Nonparametric methods are increasingly applied to regression, classification and density estimation, both in statistics and other related areas such as data mining and machine learning. However, a key difficulty with nonparametric models is model fitting for high dimensional data due to the curse of dimensionality. Another difficulty is model inference and interpretation, i.e., how to evaluate or test individual variable effects on the complex surface fit. For heterogeneous data with complicated covariance structure, nonparametric model estimation is even more challenging. The objectives of this proposal are to develop novel and widely applicable procedures to simultaneous model selection and estimation for nonparametric models and their related paradigms in data mining.

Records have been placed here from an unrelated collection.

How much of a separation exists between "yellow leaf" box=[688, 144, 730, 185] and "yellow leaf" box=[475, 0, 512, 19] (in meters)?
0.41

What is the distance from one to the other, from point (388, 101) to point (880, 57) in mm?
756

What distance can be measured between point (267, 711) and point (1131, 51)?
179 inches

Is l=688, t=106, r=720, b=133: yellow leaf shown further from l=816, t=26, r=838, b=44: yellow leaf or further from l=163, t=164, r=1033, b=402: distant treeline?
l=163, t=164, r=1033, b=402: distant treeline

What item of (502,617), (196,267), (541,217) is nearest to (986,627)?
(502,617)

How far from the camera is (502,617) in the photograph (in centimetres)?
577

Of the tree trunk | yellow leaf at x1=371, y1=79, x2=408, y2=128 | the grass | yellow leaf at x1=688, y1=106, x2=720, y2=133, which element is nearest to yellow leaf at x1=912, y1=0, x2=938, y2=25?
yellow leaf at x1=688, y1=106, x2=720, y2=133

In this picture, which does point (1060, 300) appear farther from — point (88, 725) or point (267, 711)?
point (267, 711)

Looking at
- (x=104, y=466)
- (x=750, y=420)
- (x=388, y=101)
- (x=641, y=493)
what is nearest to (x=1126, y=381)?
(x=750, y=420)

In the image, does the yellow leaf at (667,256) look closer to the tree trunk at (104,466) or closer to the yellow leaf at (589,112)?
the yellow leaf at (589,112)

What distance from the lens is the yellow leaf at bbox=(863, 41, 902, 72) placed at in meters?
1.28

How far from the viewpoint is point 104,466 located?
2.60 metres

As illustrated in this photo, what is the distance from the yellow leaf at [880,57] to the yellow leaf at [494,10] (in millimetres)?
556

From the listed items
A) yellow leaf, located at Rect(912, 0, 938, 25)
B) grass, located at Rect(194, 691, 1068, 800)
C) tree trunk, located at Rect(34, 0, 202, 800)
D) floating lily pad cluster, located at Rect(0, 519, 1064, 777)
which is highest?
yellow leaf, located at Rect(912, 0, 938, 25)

In the framework of reproducing kernel Hilbert space (RKHS), the PI proposes a host of new regularization techniques for several families of models: smoothing spline ANOVA models for correlated data, semiparametric regression models, support vector machines for supervised and semi-supervised learning. The proposed methodologies constitute key advances over standard methods through their unified framework for achieving model sparsity and function smoothing altogether, their tractable theoretical properties, and their easy adaptation to high dimensional problems. The PI will study asymptotic behaviors of the proposed estimators, explore data-driven procedures for tuning regularization parameters, and develop computation algorithms and softwares to implement the proposed procedures. The PI will also examine finite sample performance of new methods via extensive simulation studies and real data analysis.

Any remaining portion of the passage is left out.